City & County of San Francisco v. Larsen
Before: Shaw
Synopsis
APPEAL from a judgment of the Superior Court of the City and County of San Francisco and from an order refusing a new trial. J. M. Seawell, Judged
The facts are stated in the opinion of the court.
SHAW, J.
This action was begun to recover of the defendant the sum of forty-two dollars, claimed to be due from him to the plaintiff for license-taxes imposed upon him for keeping a restaurant in the city for the period of six months, ending December 31, 1909. The court below gave judgment for plaintiff. Defendant appeals from the judgment and from an order refusing a new trial.
The ordinance imposing the license-tax sued for is numbered 1677. It imposes a license-tax upon the owners or keepers of hotels, boarding houses, lodging houses, apartment houses, restaurants, and upon caterers, the amount of the tax depending upon the amount of the quarterly gross receipts from the business. Upon that basis the quarterly tax upon the business of the defendant was twenty-one dollars.
The validity of the ordinance is attacked upon the ground that it is contrary to the provisions of the city and county charter prescribing the powers of the board of supervisors, referring to section 1 of chapter II, article II (Stats. 1899, p. 248). The section contains thirty-five subdivisions. The parts of it with which we are here concerned are the opening sentence and subdivision 15, which are as follows:
“Subject to the provisions, limitations and restrictions in this charter contained, the board: of supervisors shall have power;
“15. To impose license-taxes and to provide for the collection thereof; but no license-taxes shall be imposed upon any person who at any fixed place of business in the city and county, sells or manufactures goods, wares or merchandise, except such as require permits from the board of police commissioners as provided in this charter. ’ ’

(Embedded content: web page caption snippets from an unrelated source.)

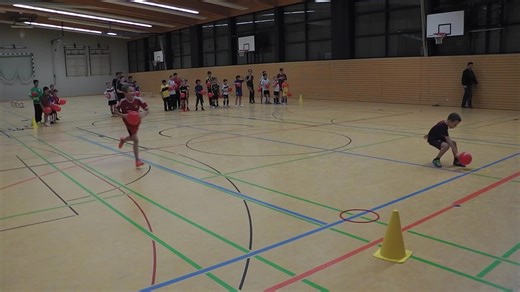 Kid Struggles to Pop Balloon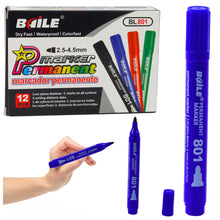 Permanentní marker vodoodporný – 2,5 4,5 mm modrý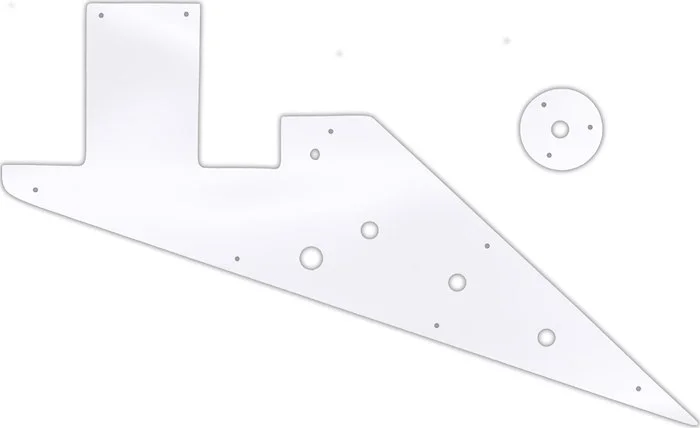 WD Custom Pickguard For Left Hand Gibson 1958-1959 And 1962-1963 Flying V Korina #45T Clear Acrylic Thin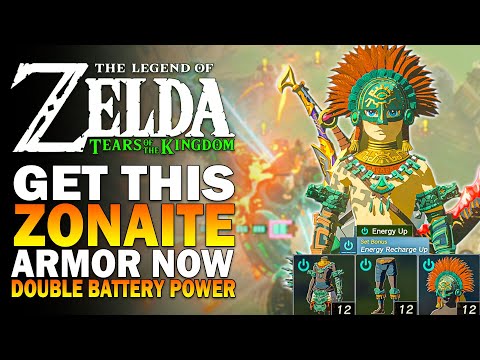 How To Get Zonaite Armor & Double Your Energy In Zelda Tears Of The Kingdom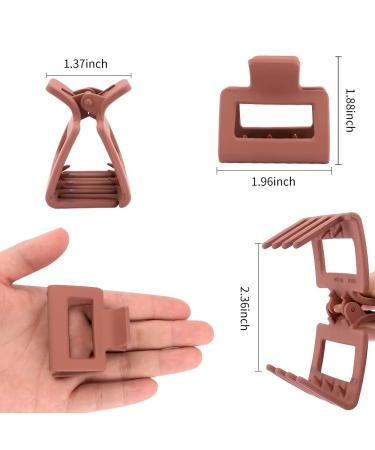ATODEN 5 Pcs Square Hair Clips - Matte Claw Clips for Women Girls - Non-slip Strong Grip Hair Clamps - Hair Styling Accessories - White, Black, Khaki - Ideal for Thin and Medium Hair - Buy Online on GoSupps.com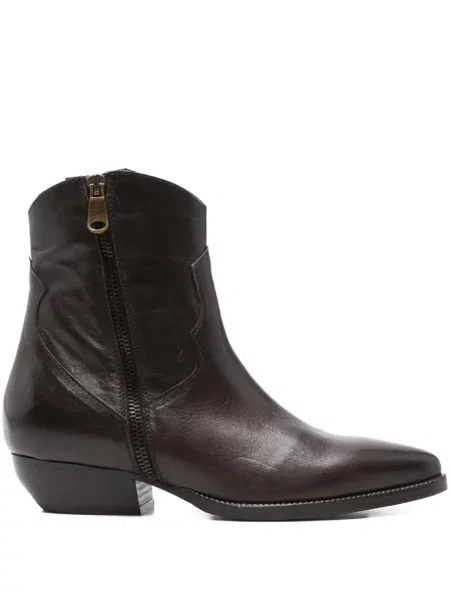 Botine Curiositè din piele cowboy maro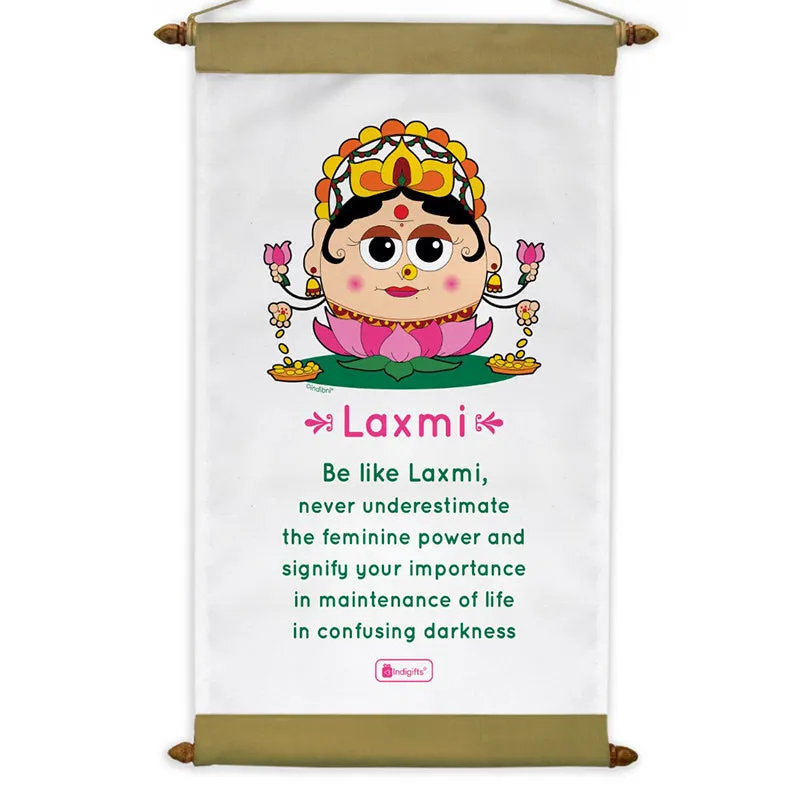 Whimsy Cute Laxmi Motivational Canvas Wall Accent media 5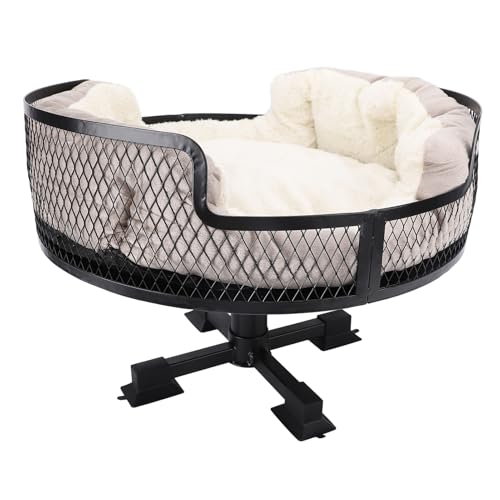 Katzenschreibtischbett Edelstahl Stilvolle Metallhöhte Desk Haustier Bett Runden Desktop -Haustierbett für Home Office Study von Srliya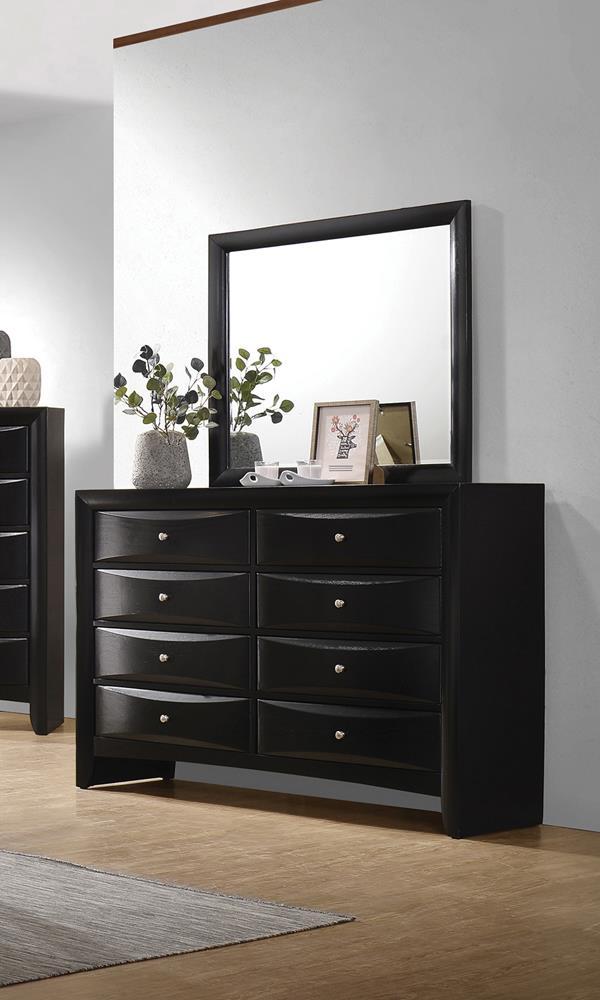 Briana Black Dresser Mirror - Furnish 4 Less 98 (NY)*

The exception covering kinds of business requiring a police permit refers to the business of selling intoxicating liquors and the kinds of business mentioned in section 1 of chapter III, article VIII, and chapter IV, section 7. (Stats 1899, p. 327.) This exception does not affect the present case.
[181]
On behalf of the appellant, the argument is, that one who keeps a restaurant is engaged in the business of selling goods, and, hence, that he comes within the terms of the prohibition against the imposition of license-taxes on a person who sells goods, wares, and merchandise at a fixed place of business.